"I am not going to stand up to show pride in a flag for a country that oppresses black people and people of color. To me, this is bigger than football and it would be selfish on my part to look the other way. There are bodies in the street and people getting paid leave and getting away with murder," Colin Kaepernick told interviewers after the San Francisco 49er’s pre-season loss to the Green Bay Packers. The game was not what sent the press abuzz, but rather it was Kaepernick’s refusal to stand during the National Anthem. In response to the highly publicized police killings of Black and Brown people and the lack of justice for victims, Kaepernick refused, and is refusing, to stand for the National Anthem.
As an American citizen, he decided to exercise his first Amendment right. The symbolism of the National Anthem and the American flag creates confusion, a sort of dichotomy, in the minds of some Black people. It represents the abstract ideas of freedom, liberty and justice for all, but it also reminds them of the brutal past (and present) reality of Black people in America. This makes sense to many, and Kaepernick was clear and precise in his message. Immediately, he was met with backlash, labeled as un-American, anti-troop, anti-veteran. Many veterans spoke up on Twitter with the hashtag #VeteransForKaepernick, combating the idea that Kaepernick was protesting to insult the military.
The negative reaction was not surprising. Many criticized him for it, many saying that they understood why he did it but do not support his methods. This raises the question: which methods of protest do you actually support? If the act of not standing, a fairly peaceful, and non-disruptive form of protest is offensive and inappropriate, then that leaves very little room for any type of protest. No marching, no organizing, no rioting, no anything. So when people say they, ‘don’t agree with his method’, it seems to me as though they don’t approve of him protesting all together. They don’t want Colin to speak up about injustices affecting people in America. They just want him to throw the football and make touchdowns.
Those who have criticized Colin have been on the far right of the political spectrum, but there have also been many moderate critics who disapprove of Kaepernick protesting during the National Anthem. Seeing some of these comments, I was reminded of Dr. Martin Luther King’s “Letter From A Birmingham Jail”. Dr. King wrote the open letter as in jail after being arrested for marching in Birmingham. It was written in response to “A Call for Unity” a letter criticizing King’s actions written by eight white clergymen. King’s letter is poignant and as powerful as ever. I could probably write an essay on its relevancy. As you read along, I want you to remember Kaepernick’s actions. The excerpt from his letter is below (emphasis added):
“I must make two honest confessions to you, my Christian and Jewish brothers. First, I must confess that over the past few years I have been gravely disappointed with the white moderate. I have almost reached the regrettable conclusion that the Negro's great stumbling block in his stride toward freedom is not the White Citizen's Counciler or the Ku Klux Klanner, but the white moderate, who is more devoted to "order" than to justice; who prefers a negative peace which is the absence of tension to a positive peace which is the presence of justice; who constantly says: "I agree with you in the goal you seek, but I cannot agree with your methods of direct action"; who paternalistically believes he can set the timetable for another man's freedom; who lives by a mythical concept of time and who constantly advises the Negro to wait for a "more convenient season." Shallow understanding from people of good will is more frustrating than absolute misunderstanding from people of ill will. Lukewarm acceptance is much more bewildering than outright rejection.”
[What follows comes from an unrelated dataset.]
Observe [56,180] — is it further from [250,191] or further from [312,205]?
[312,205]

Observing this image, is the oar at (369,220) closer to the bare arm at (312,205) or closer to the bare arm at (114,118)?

King’s words still ring true today. As we see community organizing, marching in the streets, and activists voicing their frustration with white supremacy, there is always harsh right-wing backlash. But more subtle, and more worrying, is the slight resistance of white moderates. It is this “silent majority” of Americans, both white and non-Black, who deep down do not approve of any Black liberation protests, whether they be aggressive protestors or a quarterback who refuses to stand during the National Anthem.